━━━━━ Extrait du texte ━━━━━
(Montréal) Un officier de la Sûreté du Québec (SQ) a déclaré lundi, lors de l’enquête de la coroner Géhane Kamel, qu’il n’y avait pas suffisamment de collaboration entre la police et le système de santé mentale en matière de sécurité publique.

Charles Côté a déclaré que souvent, lorsqu’il tente d’obtenir des informations de base sur un patient à des fins de sécurité publique, il essuie un refus de la part des travailleurs de la santé, qui invoquent la confidentialité.

M. Côté a témoigné à l’enquête sur le meurtre de la sergente Maureen Breau, 42  ans, qui a été poignardée à mort avec un couteau de cuisine le 27 mars 2023 par Isaac Brouillard Lessard, un homme ayant des antécédents de problèmes de santé mentale. Brouillard Lessard, 35 ans, a été abattu par la police quelques instants après l’attaque survenue à Louiseville, en Mauricie.

« À ce stade-ci, nous nous battons pour freiner un système qui ne fonctionne pas très bien, c’est la réalité au Québec », a déclaré l’agent Côté. Il a retenu ses larmes et a dit : « Je suis là pour Maureen. »

M. Côté a répondu à un appel 911 à l’appartement de Brouillard Lessard le 30 décembre 2022, quelques jours après son déménagement à Louiseville. Il avait appelé la police après qu’une recherche d’un chat perdu s’était transformée en altercation entre lui et un voisin.

L’incident s’est terminé sans accusation, mais Charles Côté dit avoir déposé un rapport interne après avoir appris que Brouillard Lessard était suivi par la Commission d’examen des troubles mentaux du Québec.

L’officier Côté a déclaré avoir appris d’un travailleur de la santé que Brouillard Lessard avait des antécédents de violence contre des employés du système de santé. Mais il a ajouté que d’autres travailleurs affectés au dossier de Brouillard Lessard avaient refusé de parler de lui.
━━━━━ Données fournies ━━━━━
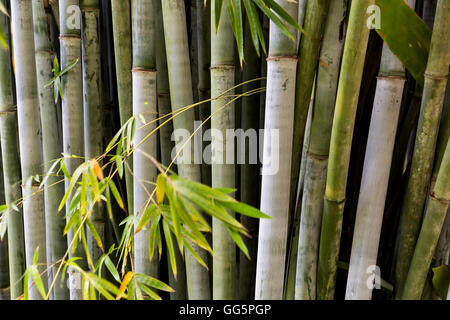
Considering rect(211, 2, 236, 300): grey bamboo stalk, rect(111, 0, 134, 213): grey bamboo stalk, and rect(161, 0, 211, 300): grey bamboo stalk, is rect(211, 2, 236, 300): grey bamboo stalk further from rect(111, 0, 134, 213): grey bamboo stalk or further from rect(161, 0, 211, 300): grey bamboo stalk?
rect(111, 0, 134, 213): grey bamboo stalk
━━━━━
**Exercices à réaliser**
A. Traduisez en anglais cette phrase de l'extrait sur l'enquête de la coroner : « L’incident s’est terminé sans accusation, mais Charles Côté dit avoir déposé un rapport interne après avoir appris que Brouillard Lessard était suivi par la Commission d’examen des troubles mentaux du Québec. »
B. Rédigez la suite de l'extrait sur l'enquête de la coroner, à partir de sa dernière phrase.
La liste n'a aucun lien avec l'extrait.

**Résultats attendus**
A. The incident ended without charges, but Charles Côté says he filed an internal report after learning that Brouillard Lessard was being monitored by the Commission d’examen des troubles mentaux du Québec.

B.
Dans son rapport interne, M. Côté a exhorté les autres agents à « agir avec prudence » auprès de Brouillard Lessard. L’avis de police a été diffusé par courriel et était toujours affiché sur un tableau d’affichage, dans la salle de breffage des policiers, lorsque Mme Breau a été tuée quelques mois plus tard.

L’agent Côté était l’un des nombreux policiers qui avaient interagi avec Brouillard Lessard et qui témoigneront dans les prochains jours.

Le 30 janvier, son partenaire, Gabriel Ménard, a affirmé lors de l’enquête que les policiers se heurtent souvent à un « mur » lorsqu’ils tentent d’obtenir des informations sur des cas de santé mentale.

M. Ménard avait croisé Brouillard Lessard le 30 décembre 2022 – avant l’arrivée de M. Côté à l’appartement – lorsque l’homme l’a approché pour lui demander de l’aide pour retrouver son chat.

Lundi également, l’enquête a entendu Élodie Lévesque, une patrouilleuse qui s’était rendue chez Brouillard Lessard trois jours avant l’agression, après que les parents de l’homme eurent appelé la police dans l’espoir de le faire hospitaliser de force en raison de la détérioration de sa santé mentale. Il avait envoyé des textos de menaces et passé des appels téléphoniques à sa mère et à d’autres membres de sa famille.

Mme Lévesque a déclaré que même si la police avait remarqué une épée de style katana et un autre couteau dans son appartement lors de sa visite le 24 mars 2023, elle n’avait pas estimé avoir de raison d’arrêter Brouillard Lessard, malgré les inquiétudes de ses parents.

Plusieurs policiers doivent témoigner cette semaine, notamment les trois collègues de la sergente Breau, qui étaient avec elle la nuit où elle a été tuée ; l’un des trois policiers a été grièvement blessé.

La police a reçu quatre appels impliquant Brouillard Lessard entre décembre 2022 et le 27 mars 2023, lorsqu’elle est allée l’arrêter pour profération de menaces et violation de sa probation.

L’enquête a déjà appris que Brouillard Lessard avait été déclaré non criminellement responsable à cinq reprises pour des infractions en 2014 et 2018. Il avait également passé un an dans un hôpital psychiatrique de Montréal et avait été suivi par la Commission d’examen des troubles mentaux du Québec depuis 2014.

Le mois dernier, les inspecteurs de la santé et de la sécurité du travail du Québec ont déclaré à l’enquête que les agents n’avaient pas bien planifié leur intervention avant de tenter d’arrêter Brouillard Lessard.